Hideyoshi took great pleasure in holding lavish tea parties in Kyoto to show off his power. At his largest tea party, held at Kyoto's Kitano Tenman-gu Shrine, Hideyoshi invited the entire population of Kyoto to enjoy tea in more than 800 tea arbors built for the event at great expense. Another famous event was held at Kyoto’s fabulous Daigo-ji Temple complex in celebration of the temple's complete restoration, which included a large garden, designed by Hideyoshi himself.
In 1592 and 1597, Hideyoshi sent his troops to Korea with the hope of conquering China. Both campaigns failed miserably and incurred serious financial and political losses. He died in 1598, leaving his young heir, Hideyori, under the protection of a council of five elders. Two years later, one of the elders, Tokugawa Ieyasu, betraying his master's trust, declared himself against Hideyori and moved the center of Japanese power to Edo, where it has remained to this day.
The Tokugawas ruled Japan from Edo (Tokyo) until 1867 without any major problems. Much of their success was based on the ideas Toyotomi Hideyoshi developed to stabilize and control Japan’s social structure. The Kyoto symbol of Tokugawa power is Nijo Castle, which only two shoguns, the last in 1626, ever visited. The rest of the time the castle was home to a very high-level “policeman.” Tokugawa Ieyasu also invited the Hongan-ji temples to set up where they are now just north of JR Kyoto Station.

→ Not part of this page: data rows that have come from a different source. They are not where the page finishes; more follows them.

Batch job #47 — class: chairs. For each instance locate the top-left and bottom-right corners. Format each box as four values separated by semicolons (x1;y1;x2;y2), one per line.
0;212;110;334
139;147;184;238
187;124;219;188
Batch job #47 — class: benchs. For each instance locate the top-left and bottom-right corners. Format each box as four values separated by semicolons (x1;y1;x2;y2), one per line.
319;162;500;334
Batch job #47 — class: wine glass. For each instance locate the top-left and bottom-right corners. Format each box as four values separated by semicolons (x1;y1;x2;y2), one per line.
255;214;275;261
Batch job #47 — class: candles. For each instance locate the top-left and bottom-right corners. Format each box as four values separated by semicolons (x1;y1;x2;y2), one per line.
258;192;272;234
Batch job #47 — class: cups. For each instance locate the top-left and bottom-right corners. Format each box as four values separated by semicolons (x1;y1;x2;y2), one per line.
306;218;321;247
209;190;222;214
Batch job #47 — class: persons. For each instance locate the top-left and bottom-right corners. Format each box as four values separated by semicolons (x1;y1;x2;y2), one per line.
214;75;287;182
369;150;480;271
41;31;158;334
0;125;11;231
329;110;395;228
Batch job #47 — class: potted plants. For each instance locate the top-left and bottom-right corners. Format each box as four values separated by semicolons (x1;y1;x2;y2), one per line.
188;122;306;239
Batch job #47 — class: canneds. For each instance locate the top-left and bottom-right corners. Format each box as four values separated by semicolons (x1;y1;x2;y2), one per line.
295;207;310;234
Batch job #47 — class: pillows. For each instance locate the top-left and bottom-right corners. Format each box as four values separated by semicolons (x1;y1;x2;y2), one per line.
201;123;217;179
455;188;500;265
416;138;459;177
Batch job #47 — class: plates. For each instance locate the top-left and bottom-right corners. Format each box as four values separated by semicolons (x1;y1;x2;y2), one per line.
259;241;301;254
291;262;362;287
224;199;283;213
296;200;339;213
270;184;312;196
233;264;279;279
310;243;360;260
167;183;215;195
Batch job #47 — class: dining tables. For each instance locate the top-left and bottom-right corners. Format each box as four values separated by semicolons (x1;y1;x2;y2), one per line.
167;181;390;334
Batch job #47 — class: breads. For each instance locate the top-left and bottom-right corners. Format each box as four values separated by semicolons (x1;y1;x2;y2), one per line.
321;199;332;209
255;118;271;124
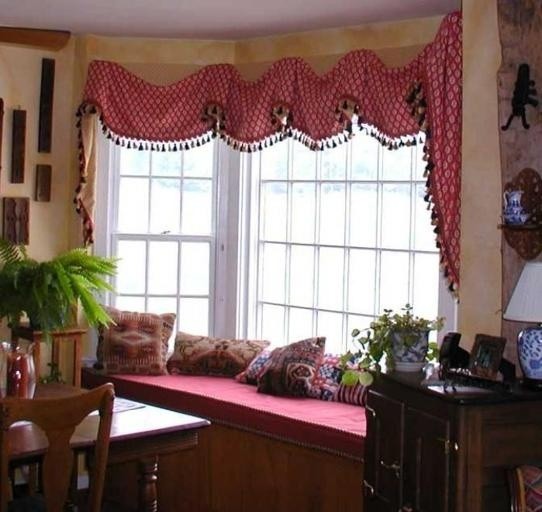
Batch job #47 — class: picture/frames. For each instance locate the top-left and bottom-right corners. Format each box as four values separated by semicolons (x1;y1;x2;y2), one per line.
468;334;507;378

If a nightingale won’t sing, what does a warlord do? Three answers from Oda Nobunaga, Hideyoshi Toyotomi and Ieyasu Tokugawa
There is a “story” known to all Japanese school children and adults alike about Japan’s most famous three warlords Oda Nobunaga, Hideyoshi Toyotomi and Ieyasu Tokugawa. In the story, these three leaders are gathered in a garden when a nightingale or uguisu (the most haunting clear and beloved bird song of spring in Japan) landed on a limb. A Zen Master then asked each of them what they would do if the nightingale wouldn’t sing.
Oda Nobunaga (1534-1582) was the samurai’s samurai in the Sengoku civil war years. He was known to be without mercy and cruel. If the nightingale won’t sing? “Kill it!”

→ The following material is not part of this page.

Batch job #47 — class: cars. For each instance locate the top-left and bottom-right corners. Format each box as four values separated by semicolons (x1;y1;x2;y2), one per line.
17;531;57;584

Hideyoshi Toyotomi succeeded Oda Nobunaga. He was strong, strategically clever, and invaded Korea twice! Hideyoshi answered, "Make it sing!"

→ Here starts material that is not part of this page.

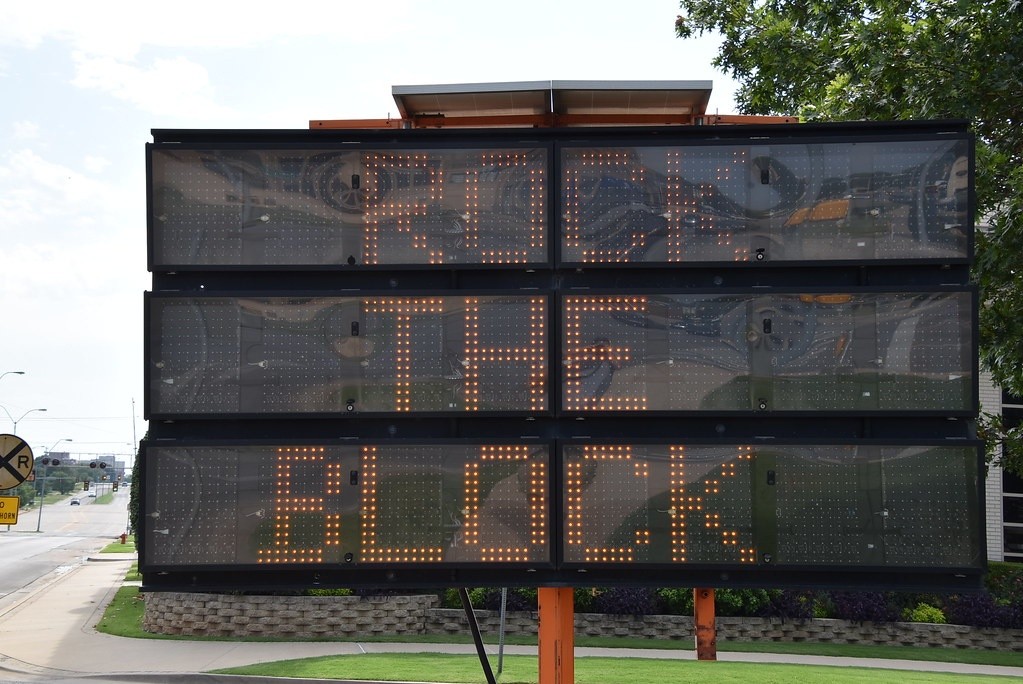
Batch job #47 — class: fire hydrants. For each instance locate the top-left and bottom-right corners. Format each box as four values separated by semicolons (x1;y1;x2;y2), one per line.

Ieyasu Tokugawa inheirited his power directly from Hideyoshi who entrusted him and him alone to serve and protect Hideyoshi’s first born son until he could rule. Instead Ieyasu betrayed his master immediately after he died. He killed the son and many more at Osaka Castle. And then quickly took absolute control of central Japan, eastern and western Japan (except for the western end of Shikoku and much of Kyushu). His family ruled Japan for the next 268 years. Ieyasu answer? "If the nightingale doesn't sing, wait for it to sing.”